» PROMPT A
Translate this sentence from the text on feature selection into Spanish: "Feature selection methods attempt to achieve this goal in an algorithmic fashion."

» DOCUMENT EXTRACT
▬▬▬▬▬▬
Provide some measures given a dataset. Most of the time, derivatives of FeaturewiseMeasure are used, such as

  • OneWayAnova
  • CorrCoef
  • IterativeRelief
  • NoisePerturbationSensitivity

Also many classifiers natively provide sensitivity estimators via the call to get_sensitivity_analyzer method

This section has been contributed by James M. Hughes.

It is often the case in machine learning problems that we wish to reduce a feature space of high dimensionality into something more manageable by selecting only those features that contribute most to classification performance. Feature selection methods attempt to achieve this goal in an algorithmic fashion.

PyMVPA’s flexible framework allows various feature selection methods to take place within a small block of code. FeatureSelectionClassifier extends the basic classifier framework to allow for the use of arbitrary methods of feature selection according to whatever ranking metric, feature selection criteria, and stopping criterion the user chooses for a given application. Examples of the code/classification algorithms presented here can be found in mvpa/clfs/

More formally, a FeatureSelectionClassifier is a meta-classifier. That is, it is not a classifier itself – it can take any slave Classifier, perform some feature selection in advance, select those features, and then train the provided slave Classifier on those features. Externally, however, it looks like a Classifier, in that it fulfills the specialization of the Classifier base class. The following are the relevant arguments to the constructor of such a Classifier:

clf: Classifier
classifier based on which mask classifiers is created
feature_selection: FeatureSelection
whatever feature selection is considered best
testdataset: Dataset (optional)
dataset which would be given on call to feature_selection

Let us turn out attention to the second argument, FeatureSelection. As noted above, this feature selection can be arbitrary and should be chosen appropriately for the task at hand. For example, we could perform a one-way ANOVA statistic to select features, then keep only the most important 5% of them. It is crucial to note that, in PyMVPA, the way in which features are selected (in this example by keeping only 5% of them) is wholly independent of the way features are ranked (in this example, by using a one-way ANOVA). Feature selection using this method could be accomplished using the following code (from mvpa/clfs/

>>> from mvpa.suite import *
>>> FeatureSelection = SensitivityBasedFeatureSelection(
...     OneWayAnova(),
...     FractionTailSelector(0.05, mode='select', tail='upper'))

A more interesting analysis is one in which we use the weights (hyperplane coefficients) to rank features. This allows us to use the same classifier to train the selected features as we used to select them:

It bears mentioning at this point that caution must be exercised when selecting features. The process of feature selection must be performed on an independent training dataset: it is not possible to select features using the entire dataset, re-train a classifier on a subset of the original data (but using only the selected features) and then test on a held-out testing dataset. This results in an obvious positive bias in classification performance. PyMVPA allows for easy dataset splitting, however, so creating independent training and testing datasets is easily accomplished, for instance using an NFoldSplitter, OddEvenSplitter, etc.
▬▬▬▬▬▬
» PROMPT B
Render the rows from the line holding "From the viewpoint" through the end of the rows, inclusive, as a numbered list, leaving out any blank lines.

» Records from a dataset
▬▬▬▬▬▬
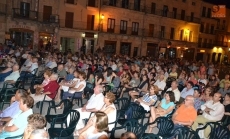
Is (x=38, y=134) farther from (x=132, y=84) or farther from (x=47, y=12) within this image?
(x=47, y=12)

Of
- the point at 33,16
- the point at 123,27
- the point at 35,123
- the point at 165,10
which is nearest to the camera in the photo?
the point at 35,123

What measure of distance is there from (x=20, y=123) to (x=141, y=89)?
6129 mm

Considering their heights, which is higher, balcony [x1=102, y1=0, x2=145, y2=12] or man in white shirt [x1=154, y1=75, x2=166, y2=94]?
balcony [x1=102, y1=0, x2=145, y2=12]

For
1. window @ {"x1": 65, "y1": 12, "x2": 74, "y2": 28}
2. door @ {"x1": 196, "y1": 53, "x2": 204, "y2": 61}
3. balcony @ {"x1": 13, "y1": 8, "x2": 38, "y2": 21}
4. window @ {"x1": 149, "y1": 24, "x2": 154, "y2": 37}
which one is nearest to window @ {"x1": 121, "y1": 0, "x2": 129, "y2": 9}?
window @ {"x1": 149, "y1": 24, "x2": 154, "y2": 37}

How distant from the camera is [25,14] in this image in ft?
95.8

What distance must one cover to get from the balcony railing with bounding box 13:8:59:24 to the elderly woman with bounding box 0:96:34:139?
2484cm

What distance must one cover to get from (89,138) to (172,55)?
129 feet

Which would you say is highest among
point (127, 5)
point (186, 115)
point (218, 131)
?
point (127, 5)

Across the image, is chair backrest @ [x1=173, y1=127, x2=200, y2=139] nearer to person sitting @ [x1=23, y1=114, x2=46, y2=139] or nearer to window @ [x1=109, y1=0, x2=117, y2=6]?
person sitting @ [x1=23, y1=114, x2=46, y2=139]

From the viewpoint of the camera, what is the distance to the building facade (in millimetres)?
29109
▬▬▬▬▬▬
» FULL ANSWER A
Los métodos de selección de características intentan lograr este objetivo de forma algorítmica.

» FULL ANSWER B
1. From the viewpoint of the camera, what is the distance to the building facade (in millimetres)?
2. 29109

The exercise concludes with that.